** Data **
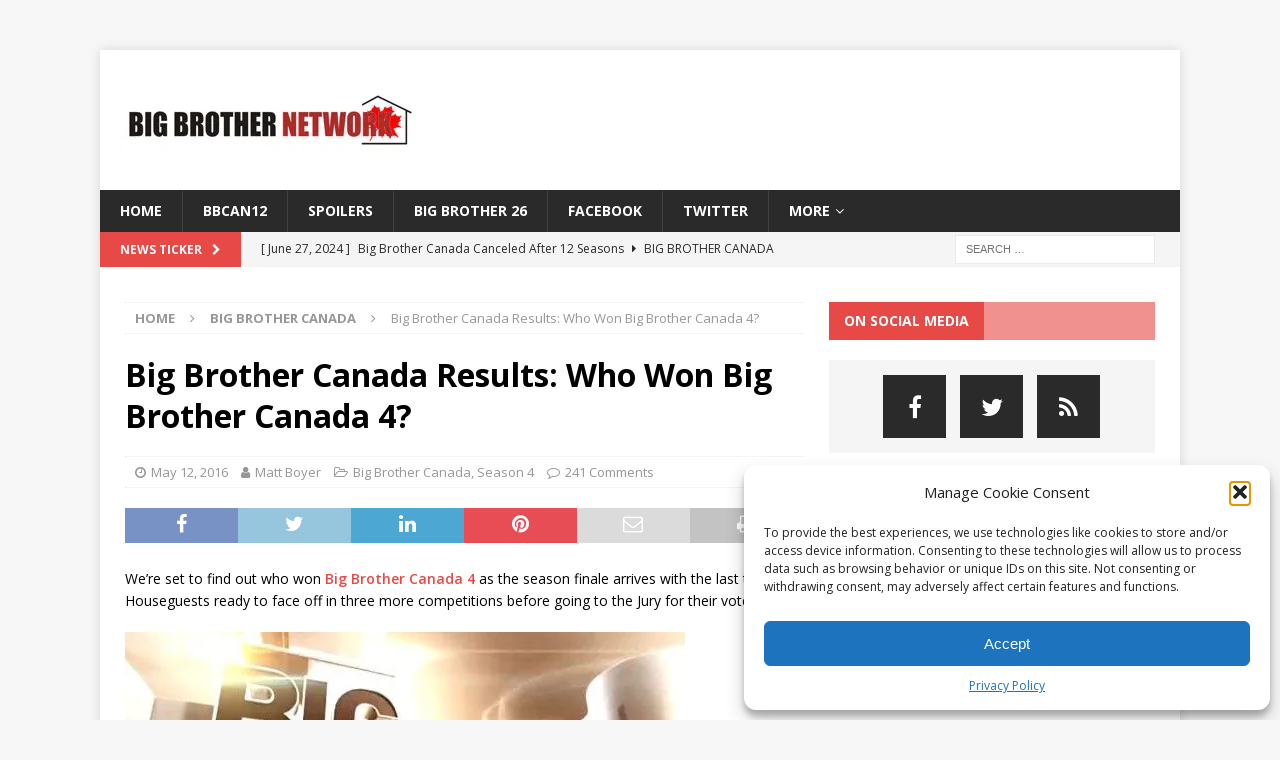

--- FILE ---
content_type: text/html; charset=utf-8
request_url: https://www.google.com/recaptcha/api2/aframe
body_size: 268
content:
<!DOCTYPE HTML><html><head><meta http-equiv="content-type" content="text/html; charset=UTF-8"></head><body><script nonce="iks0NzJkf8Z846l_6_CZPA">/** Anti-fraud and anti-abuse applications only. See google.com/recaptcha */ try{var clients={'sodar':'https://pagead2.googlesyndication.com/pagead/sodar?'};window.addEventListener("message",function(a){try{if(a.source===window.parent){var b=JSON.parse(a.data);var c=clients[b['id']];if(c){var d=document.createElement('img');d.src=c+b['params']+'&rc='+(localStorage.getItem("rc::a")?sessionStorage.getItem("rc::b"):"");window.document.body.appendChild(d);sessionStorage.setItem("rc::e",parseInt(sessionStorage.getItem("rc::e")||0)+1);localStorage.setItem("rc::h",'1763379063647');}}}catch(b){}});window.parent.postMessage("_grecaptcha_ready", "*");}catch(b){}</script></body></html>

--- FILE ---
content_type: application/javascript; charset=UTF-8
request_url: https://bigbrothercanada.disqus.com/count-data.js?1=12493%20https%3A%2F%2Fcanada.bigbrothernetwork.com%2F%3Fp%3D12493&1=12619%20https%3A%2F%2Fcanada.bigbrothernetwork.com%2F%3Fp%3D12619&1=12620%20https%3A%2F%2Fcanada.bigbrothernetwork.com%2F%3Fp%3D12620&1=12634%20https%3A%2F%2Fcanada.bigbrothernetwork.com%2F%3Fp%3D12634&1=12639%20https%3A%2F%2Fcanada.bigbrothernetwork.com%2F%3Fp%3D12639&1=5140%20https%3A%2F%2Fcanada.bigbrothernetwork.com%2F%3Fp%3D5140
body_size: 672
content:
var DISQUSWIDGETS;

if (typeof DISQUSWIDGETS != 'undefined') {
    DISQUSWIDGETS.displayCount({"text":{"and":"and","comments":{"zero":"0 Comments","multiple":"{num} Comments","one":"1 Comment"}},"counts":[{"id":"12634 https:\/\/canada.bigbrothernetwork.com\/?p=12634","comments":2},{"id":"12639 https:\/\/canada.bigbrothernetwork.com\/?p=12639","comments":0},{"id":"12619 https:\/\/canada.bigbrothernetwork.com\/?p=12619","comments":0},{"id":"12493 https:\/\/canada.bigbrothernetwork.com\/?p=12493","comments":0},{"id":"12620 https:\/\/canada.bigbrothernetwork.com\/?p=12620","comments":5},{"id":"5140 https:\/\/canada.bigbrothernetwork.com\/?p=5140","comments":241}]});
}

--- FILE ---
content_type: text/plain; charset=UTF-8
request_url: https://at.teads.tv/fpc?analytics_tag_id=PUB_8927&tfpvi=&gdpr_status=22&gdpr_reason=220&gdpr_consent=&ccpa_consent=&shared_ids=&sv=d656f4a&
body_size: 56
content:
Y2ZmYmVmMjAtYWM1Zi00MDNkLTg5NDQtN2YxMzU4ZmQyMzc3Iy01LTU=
--
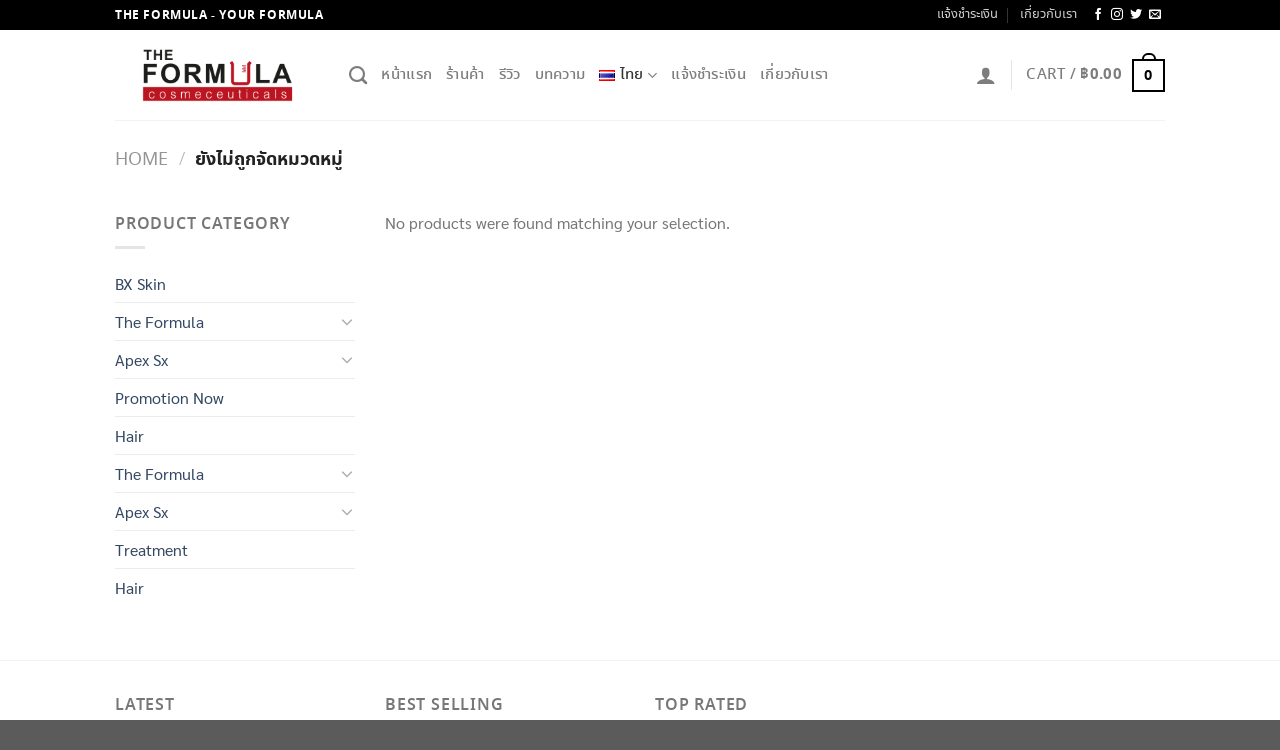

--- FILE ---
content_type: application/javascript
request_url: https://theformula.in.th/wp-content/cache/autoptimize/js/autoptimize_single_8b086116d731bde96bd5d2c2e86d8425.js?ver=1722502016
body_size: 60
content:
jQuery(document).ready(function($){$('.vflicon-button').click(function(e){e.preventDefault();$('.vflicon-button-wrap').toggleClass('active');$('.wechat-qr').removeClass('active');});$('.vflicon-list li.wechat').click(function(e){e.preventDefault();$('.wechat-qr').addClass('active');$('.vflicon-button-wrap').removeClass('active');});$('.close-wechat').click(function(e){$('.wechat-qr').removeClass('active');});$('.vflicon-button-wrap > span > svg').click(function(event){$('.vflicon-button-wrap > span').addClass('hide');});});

** Problem requirements **
Where does the string "charset" occur in the data above? Copy every line that holds it.

** Task solution **
content_type: text/html; charset=utf-8
<!DOCTYPE HTML><html><head><meta http-equiv="content-type" content="text/html; charset=UTF-8"></head><body><script nonce="iks0NzJkf8Z846l_6_CZPA">/** Anti-fraud and anti-abuse applications only. See google.com/recaptcha */ try{var clients={'sodar':'https://pagead2.googlesyndication.com/pagead/sodar?'};window.addEventListener("message",function(a){try{if(a.source===window.parent){var b=JSON.parse(a.data);var c=clients[b['id']];if(c){var d=document.createElement('img');d.src=c+b['params']+'&rc='+(localStorage.getItem("rc::a")?sessionStorage.getItem("rc::b"):"");window.document.body.appendChild(d);sessionStorage.setItem("rc::e",parseInt(sessionStorage.getItem("rc::e")||0)+1);localStorage.setItem("rc::h",'1763379063647');}}}catch(b){}});window.parent.postMessage("_grecaptcha_ready", "*");}catch(b){}</script></body></html>
content_type: application/javascript; charset=UTF-8
content_type: text/plain; charset=UTF-8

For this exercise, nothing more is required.